Exercise -
Copy the cover page below, starting with "New York, 6-9" and going on through "without formal editing.". Swap "New York" for "Geneva".

Page text -
United Nations ESA/STAT/AC.88/21

United Nations ESA/STAT/AC.88/21

United Nations ESA/STAT/AC.88/21

Statistics Division 14 April 2003

English only

Expert Group Meeting on

Setting the Scope of Social Statistics

United Nations Statistics Division

in collaboration with the Siena Group on Social Statistics

New York, 6-9 May 2003

Policy-Oriented Statistical Activities at the Israel Central Bureau of Statistics*

by

Charles Kamen**

______

* This document is being issued without formal editing.

**Director, Social and Welfare Statistics, Israel Central Bureau of Statistics. The views expressed in this report are those of the author and do not imply the expression of any opinion on the part of the United Nations Secretariat.

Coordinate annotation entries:
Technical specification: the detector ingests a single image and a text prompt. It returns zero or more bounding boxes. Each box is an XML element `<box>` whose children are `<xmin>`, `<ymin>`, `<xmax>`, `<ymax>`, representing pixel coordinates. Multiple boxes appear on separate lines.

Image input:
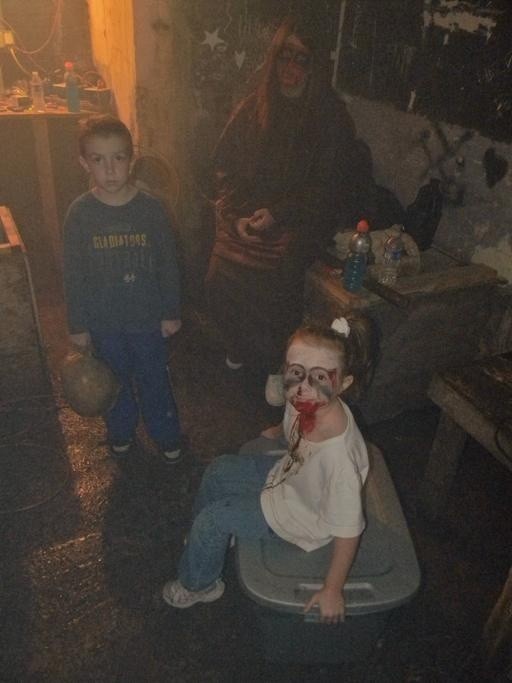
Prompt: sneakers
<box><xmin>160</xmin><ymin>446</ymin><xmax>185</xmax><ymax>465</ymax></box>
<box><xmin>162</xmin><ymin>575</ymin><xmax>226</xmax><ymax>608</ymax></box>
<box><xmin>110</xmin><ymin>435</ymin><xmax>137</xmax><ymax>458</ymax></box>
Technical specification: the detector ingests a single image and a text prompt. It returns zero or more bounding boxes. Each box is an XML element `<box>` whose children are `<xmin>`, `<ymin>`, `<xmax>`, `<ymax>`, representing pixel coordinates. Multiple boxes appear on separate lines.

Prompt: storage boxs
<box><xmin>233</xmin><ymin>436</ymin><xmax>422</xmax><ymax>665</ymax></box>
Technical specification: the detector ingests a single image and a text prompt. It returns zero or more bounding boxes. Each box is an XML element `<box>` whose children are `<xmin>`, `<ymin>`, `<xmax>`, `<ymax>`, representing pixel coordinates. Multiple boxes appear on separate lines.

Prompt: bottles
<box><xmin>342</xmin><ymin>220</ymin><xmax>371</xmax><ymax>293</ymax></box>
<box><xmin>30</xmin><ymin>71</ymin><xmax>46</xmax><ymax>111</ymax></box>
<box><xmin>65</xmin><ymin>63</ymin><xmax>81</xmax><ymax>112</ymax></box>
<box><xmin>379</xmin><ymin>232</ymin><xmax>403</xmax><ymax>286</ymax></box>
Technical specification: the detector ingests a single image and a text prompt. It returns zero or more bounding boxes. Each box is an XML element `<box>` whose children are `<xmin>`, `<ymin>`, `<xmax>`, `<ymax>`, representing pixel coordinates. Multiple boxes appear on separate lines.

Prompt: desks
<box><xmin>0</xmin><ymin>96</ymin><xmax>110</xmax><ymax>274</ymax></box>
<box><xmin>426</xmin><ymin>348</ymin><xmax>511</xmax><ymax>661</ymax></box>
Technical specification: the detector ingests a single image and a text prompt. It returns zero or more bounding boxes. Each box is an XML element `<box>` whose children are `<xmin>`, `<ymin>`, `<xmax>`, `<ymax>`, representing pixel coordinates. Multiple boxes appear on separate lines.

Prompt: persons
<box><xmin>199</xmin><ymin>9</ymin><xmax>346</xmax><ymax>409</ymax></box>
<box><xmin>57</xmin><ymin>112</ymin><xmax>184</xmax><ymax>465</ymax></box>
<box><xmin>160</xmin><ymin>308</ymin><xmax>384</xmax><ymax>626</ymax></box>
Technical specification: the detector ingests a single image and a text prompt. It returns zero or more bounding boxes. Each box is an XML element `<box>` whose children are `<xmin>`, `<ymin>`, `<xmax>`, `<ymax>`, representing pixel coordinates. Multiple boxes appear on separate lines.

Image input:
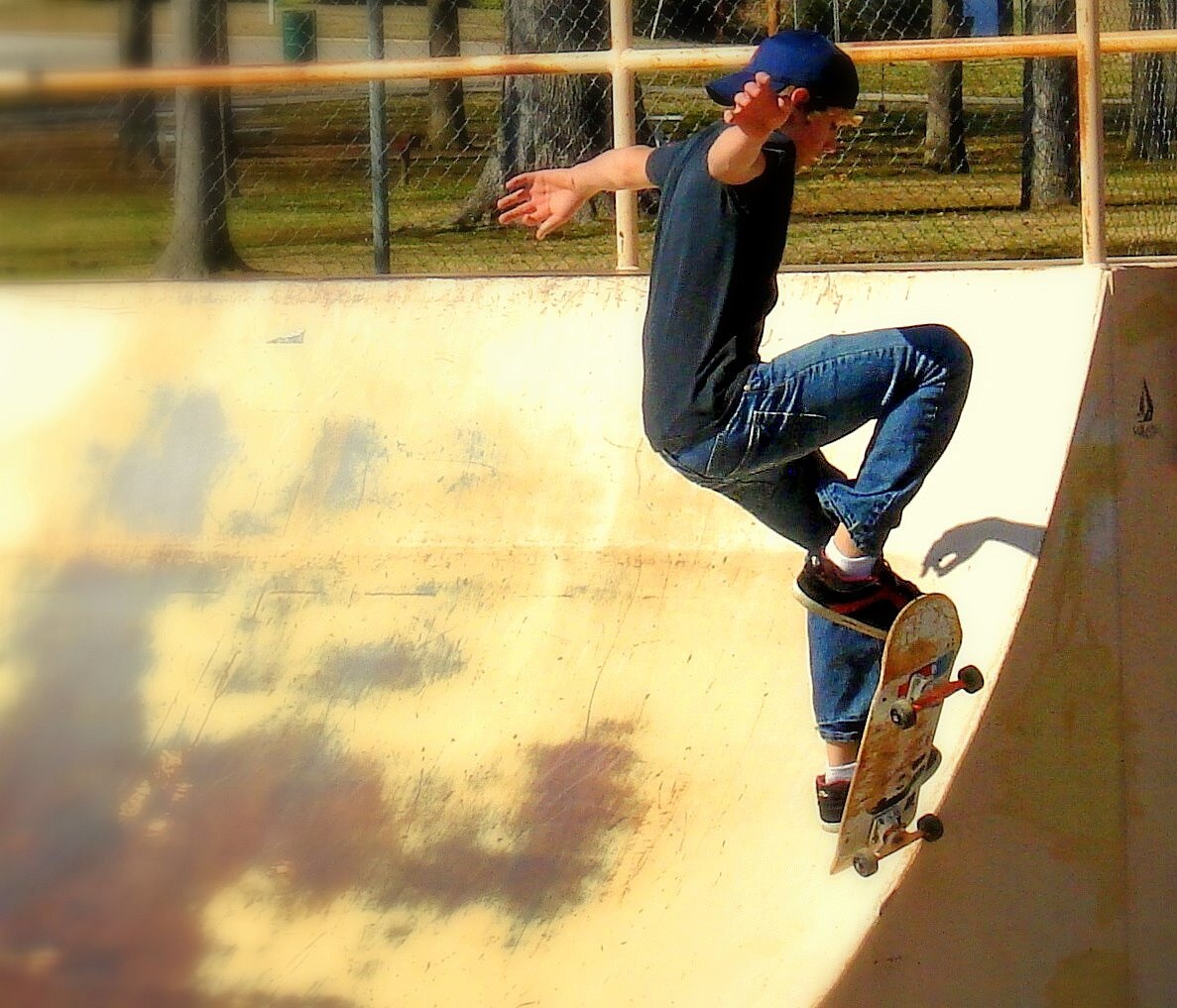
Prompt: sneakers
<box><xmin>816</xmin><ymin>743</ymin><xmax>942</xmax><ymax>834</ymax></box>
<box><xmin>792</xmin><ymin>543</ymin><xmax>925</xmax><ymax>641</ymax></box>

In response -
Geneva, 6-9 May 2003

Policy-Oriented Statistical Activities at the Israel Central Bureau of Statistics*

by

Charles Kamen**

______

* This document is being issued without formal editing.